--- DATA FOR PROCESSING Enclosed Below ---
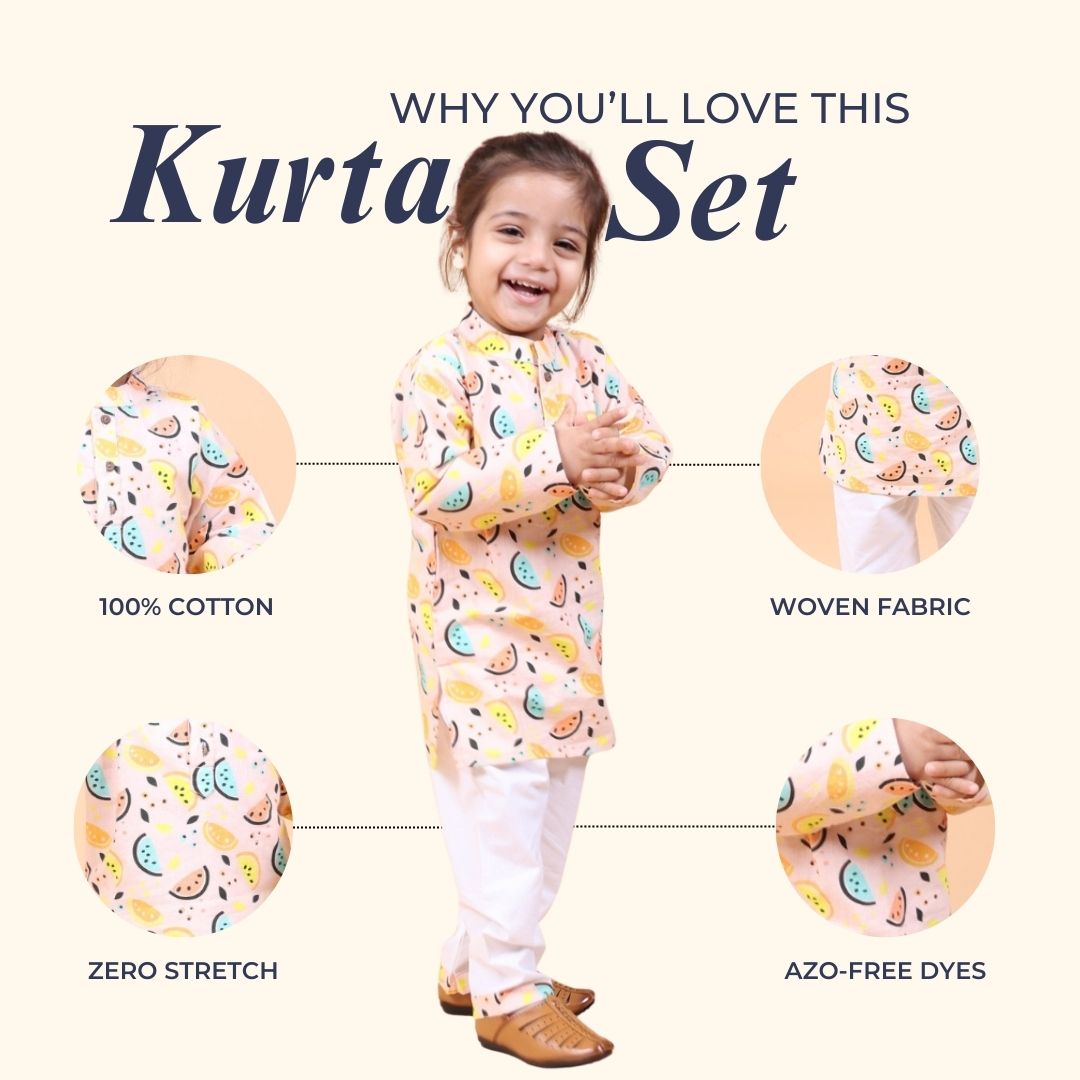 WHY YOU'LL LOVE THIS
Kurta Set

100% COTTON

WOVEN FABRIC

ZERO STRETCH

AZO-FREE DYES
--- End of Enclosed DATA FOR PROCESSING ---
_ACTIVITY_. Word-for-word output of every record is needed, with images omitted.

_EXERCISE OUTPUT_.
 WHY YOU'LL LOVE THIS
Kurta Set

100% COTTON

WOVEN FABRIC

ZERO STRETCH

AZO-FREE DYES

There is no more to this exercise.